Do What You Want If It Takes Your Mind

10 Aug | personal / writing | no comments

When I was in middle school (which, for me, ran from sixth to eighth grade), every sixth grader was required to take an “exploratory” class as an elective. Which, you know, required elective. Very funny, right?

Anyway: this exploratory class covered the four main classes that could be taken as electives as a seventh- and eighth-grader. You had one quarter each in basic (not BASIC) computer programming, tech ed (shop class), art, and home ec. As far as such things go, this was a pretty effective way of exposing kids to the choices available to them.

I learned several things from the exploratory section. I learned that sewing is pretty awesome (which I then promptly forgot for 13 years). I learned that (obviously) shop class is awesome, if for no other reason than you’re dealing with fucking METAL. Also, wood. I didn’t learn that art is pretty awesome, because I already knew that. And I learned that computer programming is not really my thing, to the eternal shame of my bank account balance.

After that exploratory section, I chose to take tech ed for both seventh and eighth grade. In retrospect, this was a monumentally poor decision, and I’ll tell you why:

When I was a pretty small kid, I was not a bad artist. I could draw well and had a surprisingly strong grasp of anatomy for someone so young (thanks, comic books!). However, I didn’t really focus on it, and didn’t get better. By the time I was in fourth grade, I was no longer the acknowledged best artist in the class, not even by myself. In retrospect, it’s possible to read a lot into my reaction, but it was impossible to recognize then just how microcosmic my deciding not to worry about art anymore, in fact, was vis-à-vis.

In sixth grade, my particular rotation of the exploratory sections placed me in art for the third quarter. Each quarter was tasked with drawing a holiday-themed piece, and our holiday just happened to be Valentine’s Day. While I hadn’t grown much as an artist, my skills certainly hadn’t deteriorated, and when I showed my angel-winged, t-shirt and jeans-clad version of Cupid to my teacher, she looked at me and stated, in no uncertain terms, “You should definitely take art next year.”

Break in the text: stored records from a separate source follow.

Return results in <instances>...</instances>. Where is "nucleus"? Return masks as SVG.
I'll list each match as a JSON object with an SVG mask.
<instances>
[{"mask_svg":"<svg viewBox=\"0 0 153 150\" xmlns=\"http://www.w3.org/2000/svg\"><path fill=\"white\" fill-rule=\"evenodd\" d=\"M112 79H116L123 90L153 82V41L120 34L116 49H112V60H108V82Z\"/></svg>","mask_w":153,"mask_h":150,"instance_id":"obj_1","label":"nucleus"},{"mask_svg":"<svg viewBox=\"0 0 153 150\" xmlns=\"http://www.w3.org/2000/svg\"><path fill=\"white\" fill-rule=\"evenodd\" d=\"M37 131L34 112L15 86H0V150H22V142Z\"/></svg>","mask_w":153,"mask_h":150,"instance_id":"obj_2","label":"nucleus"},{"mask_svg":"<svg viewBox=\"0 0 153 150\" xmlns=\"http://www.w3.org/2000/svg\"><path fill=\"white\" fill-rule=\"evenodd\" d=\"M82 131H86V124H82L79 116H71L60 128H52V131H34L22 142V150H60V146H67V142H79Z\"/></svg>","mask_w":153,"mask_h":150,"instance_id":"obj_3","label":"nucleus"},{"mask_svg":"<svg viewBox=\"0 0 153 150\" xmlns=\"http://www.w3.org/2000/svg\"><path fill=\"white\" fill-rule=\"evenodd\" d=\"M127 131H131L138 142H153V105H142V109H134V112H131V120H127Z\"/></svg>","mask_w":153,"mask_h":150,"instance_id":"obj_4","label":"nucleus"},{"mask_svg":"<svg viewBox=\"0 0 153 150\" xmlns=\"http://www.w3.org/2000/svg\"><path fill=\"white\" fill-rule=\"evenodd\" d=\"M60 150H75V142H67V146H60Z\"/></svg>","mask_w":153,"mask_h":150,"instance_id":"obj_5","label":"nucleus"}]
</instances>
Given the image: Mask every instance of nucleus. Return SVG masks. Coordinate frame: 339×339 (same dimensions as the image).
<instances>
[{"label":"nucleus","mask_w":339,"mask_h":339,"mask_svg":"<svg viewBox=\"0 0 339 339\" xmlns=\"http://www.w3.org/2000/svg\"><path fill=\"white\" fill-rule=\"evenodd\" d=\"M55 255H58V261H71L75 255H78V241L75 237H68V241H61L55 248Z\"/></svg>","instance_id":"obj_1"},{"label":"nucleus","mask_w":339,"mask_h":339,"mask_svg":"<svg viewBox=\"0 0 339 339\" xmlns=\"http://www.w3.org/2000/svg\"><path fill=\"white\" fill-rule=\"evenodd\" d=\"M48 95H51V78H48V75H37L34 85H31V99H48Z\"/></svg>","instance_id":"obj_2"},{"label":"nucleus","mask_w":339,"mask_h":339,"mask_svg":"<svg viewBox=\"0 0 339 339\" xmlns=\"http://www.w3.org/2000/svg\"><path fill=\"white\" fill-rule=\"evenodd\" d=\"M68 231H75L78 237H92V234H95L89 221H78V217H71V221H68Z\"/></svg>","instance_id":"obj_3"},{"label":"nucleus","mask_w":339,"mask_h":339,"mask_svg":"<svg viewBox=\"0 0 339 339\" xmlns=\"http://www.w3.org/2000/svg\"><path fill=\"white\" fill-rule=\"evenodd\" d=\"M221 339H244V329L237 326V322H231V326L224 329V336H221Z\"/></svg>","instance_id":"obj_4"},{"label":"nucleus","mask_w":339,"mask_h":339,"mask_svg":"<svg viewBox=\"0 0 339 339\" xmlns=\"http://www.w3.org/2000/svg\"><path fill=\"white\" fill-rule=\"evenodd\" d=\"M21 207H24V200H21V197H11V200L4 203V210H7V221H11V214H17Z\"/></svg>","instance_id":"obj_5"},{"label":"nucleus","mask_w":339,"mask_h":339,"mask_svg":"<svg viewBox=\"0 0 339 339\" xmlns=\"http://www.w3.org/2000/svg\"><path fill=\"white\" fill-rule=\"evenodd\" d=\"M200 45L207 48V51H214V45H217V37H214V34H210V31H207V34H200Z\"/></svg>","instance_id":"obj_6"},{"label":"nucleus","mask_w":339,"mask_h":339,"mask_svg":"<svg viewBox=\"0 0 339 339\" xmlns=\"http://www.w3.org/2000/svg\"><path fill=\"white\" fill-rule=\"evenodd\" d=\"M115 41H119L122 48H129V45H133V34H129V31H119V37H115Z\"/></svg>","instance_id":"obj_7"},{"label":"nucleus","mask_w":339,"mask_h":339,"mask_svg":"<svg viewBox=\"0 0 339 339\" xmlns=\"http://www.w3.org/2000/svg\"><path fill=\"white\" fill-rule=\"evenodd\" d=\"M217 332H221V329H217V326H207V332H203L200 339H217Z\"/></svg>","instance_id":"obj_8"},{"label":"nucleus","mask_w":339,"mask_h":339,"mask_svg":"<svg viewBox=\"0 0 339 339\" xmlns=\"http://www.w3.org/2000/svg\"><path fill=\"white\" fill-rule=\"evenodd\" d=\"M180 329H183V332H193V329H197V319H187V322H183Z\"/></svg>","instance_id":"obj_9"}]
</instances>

Now, I’m almost 26 and considering going to school for illustration or graphic design. I’m the biggest sucker in the world for a well-done graphic image. I even became a writer because I wanted to script movies, a way of creating a visual art using a skill that I had actually worked on and improved. Obviously, I should have taken two more years of art in middle school and moved on to more advanced arts in high school. But I didn’t. Instead, I took tech ed both years, including one year as the teacher’s assistant, which means the only thing I learned that second year was how to cut a metal tube to length to help my friend make a pipe for smoking… tobacco. I then proceeded to take four years of gym in high school, even though only two years are required and your average Special Olympian is more athletic than I am. I did take two more years of art in high school, and I still wasn’t bad… but I wasn’t as good as I should have been, either, and I’ve barely touched a pencil since then.

I chose not to do art (or home ec, something else that would have been more functional for me) because of some possibly (read: probably) non-existent social stigma. I went against my own nature and skills because I thought other people would make fun of me for doing what I wanted to do.

This is the reason that children need guidance. I was still too stupid to live when I was 19; who the hell allowed me to make decisions that affected my life so adversely when I was 11?

There’s a reason that every rebellious teenager who says they’re not going to treat their kids “like that” when they are parents grows up and changes their mind: they realize that kids are dumb.